The analysis of molecular variance (AMOVA) showed that 75.56% of the diversity accounted for within population leaving 24.44% for among populations. The existence of high genetic variability within population should help the population to cope with local environmental changes. This result implies that sampling from a small number of populations, particularly those with high intrapopulation variability, is sufficient for species in situ and/or ex situ conservation. Bin El Ouidane (BIN) and Bzou (BZO) populations with high intrapopulation variability are more convenient for this purpose.

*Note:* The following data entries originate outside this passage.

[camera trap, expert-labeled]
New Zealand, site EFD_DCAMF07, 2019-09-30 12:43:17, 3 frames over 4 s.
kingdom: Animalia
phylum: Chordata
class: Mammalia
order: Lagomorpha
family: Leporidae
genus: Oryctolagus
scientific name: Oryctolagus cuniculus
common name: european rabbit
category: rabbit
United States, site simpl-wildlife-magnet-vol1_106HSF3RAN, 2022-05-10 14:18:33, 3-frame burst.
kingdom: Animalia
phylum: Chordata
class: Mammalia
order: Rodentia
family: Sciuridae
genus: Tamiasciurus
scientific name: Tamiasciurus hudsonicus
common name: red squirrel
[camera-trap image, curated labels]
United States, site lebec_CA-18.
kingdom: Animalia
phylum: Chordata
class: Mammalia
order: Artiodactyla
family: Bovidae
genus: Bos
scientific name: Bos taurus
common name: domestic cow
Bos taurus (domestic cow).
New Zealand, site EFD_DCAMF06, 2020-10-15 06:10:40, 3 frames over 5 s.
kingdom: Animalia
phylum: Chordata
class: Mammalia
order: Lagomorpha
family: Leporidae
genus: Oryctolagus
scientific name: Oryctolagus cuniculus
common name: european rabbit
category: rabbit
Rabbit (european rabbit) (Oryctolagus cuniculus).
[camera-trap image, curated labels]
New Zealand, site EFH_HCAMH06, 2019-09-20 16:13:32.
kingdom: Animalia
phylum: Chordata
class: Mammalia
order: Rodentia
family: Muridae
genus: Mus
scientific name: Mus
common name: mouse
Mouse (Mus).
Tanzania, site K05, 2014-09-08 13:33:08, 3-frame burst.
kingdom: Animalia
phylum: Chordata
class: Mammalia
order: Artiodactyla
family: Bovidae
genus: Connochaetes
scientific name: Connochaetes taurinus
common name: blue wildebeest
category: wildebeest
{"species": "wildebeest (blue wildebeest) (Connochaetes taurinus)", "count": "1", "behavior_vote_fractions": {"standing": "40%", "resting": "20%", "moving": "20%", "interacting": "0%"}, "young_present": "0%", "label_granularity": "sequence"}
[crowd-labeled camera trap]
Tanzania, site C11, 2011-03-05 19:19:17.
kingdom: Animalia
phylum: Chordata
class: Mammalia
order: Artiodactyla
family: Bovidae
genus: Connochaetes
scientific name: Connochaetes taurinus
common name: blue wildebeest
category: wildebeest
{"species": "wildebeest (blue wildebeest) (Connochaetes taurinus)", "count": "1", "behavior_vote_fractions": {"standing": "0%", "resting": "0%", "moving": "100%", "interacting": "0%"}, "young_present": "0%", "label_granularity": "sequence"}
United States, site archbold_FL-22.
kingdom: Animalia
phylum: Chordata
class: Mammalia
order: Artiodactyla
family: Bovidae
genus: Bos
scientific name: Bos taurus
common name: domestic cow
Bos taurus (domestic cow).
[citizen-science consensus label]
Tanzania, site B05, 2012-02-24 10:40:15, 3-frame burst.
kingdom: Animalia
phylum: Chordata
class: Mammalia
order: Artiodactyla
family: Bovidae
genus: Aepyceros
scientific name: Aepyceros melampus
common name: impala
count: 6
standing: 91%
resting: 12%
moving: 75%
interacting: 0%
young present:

Moreover, hierarchical AMOVA revealed a very low genetic differentiation between the two groups of mountain range (FCT = 0.066), even though that it is slightly significant, which suggests that mountain range type have had little influence on structuration’s populations. These findings give choice to sampling from populations of Middle or High Atlas Mountains for conservation and breeding species. Likewise, when assembling the populations according to their mountain versant type and altitude, a very low genetic differentiation was obtained between respective groups (respectively, FCT =  −0.024 and FCT =  −0.022), indicating that mountain versant type and altitude did not have an effect on population structure of the Moroccan E. resinifera populations. Strangely enough, genetic distances were not correlated to the difference of altitude between the populations (r =  −0.16, P = 0.19). A similar result was reported for Moroccan walnut using SSR marker [57]. Also, other studies described no genetic differentiation among populations at low and high altitudes [58, 59], probably due to the overlap of flowering phenology in populations at different altitudes, species’ extensive pollen flow, and long distance seed dispersal among different altitudes by animals especially birds. This result is confirmed by the biased model and PCoA which showed that the twelve populations are gathered in two groups undependably to mountain range, mountain versant type, and altitude. In contrast, geographic distances have explained the genetic differentiation between populations according to the Mantel test (r = 0.507; P < 0.0001). This result suggests that the population structure follows a model of isolation by geographic distance. Consequently, our finding suggests that more closely situated populations tend to be more genetically similar to one another.

Conclusion

The present study is the first work aiming to evaluate the genetic diversity and structure of E. resinifera populations in Morocco using ISSR markers. The results of this study confirmed that ISSR markers could be powerful tools for detecting genetic diversity among and within E. resinifera populations. The level of genetic diversity was high, and the genetic variation mainly existed within populations. The results led to structure of populations in two gene pools independently of mountain range type, mountain versant type, and altitude. Based on these results, it could be sufficient to sample from a few populations, particularly those most genetically diversified, for any in situ and/or ex situ conservation strategy.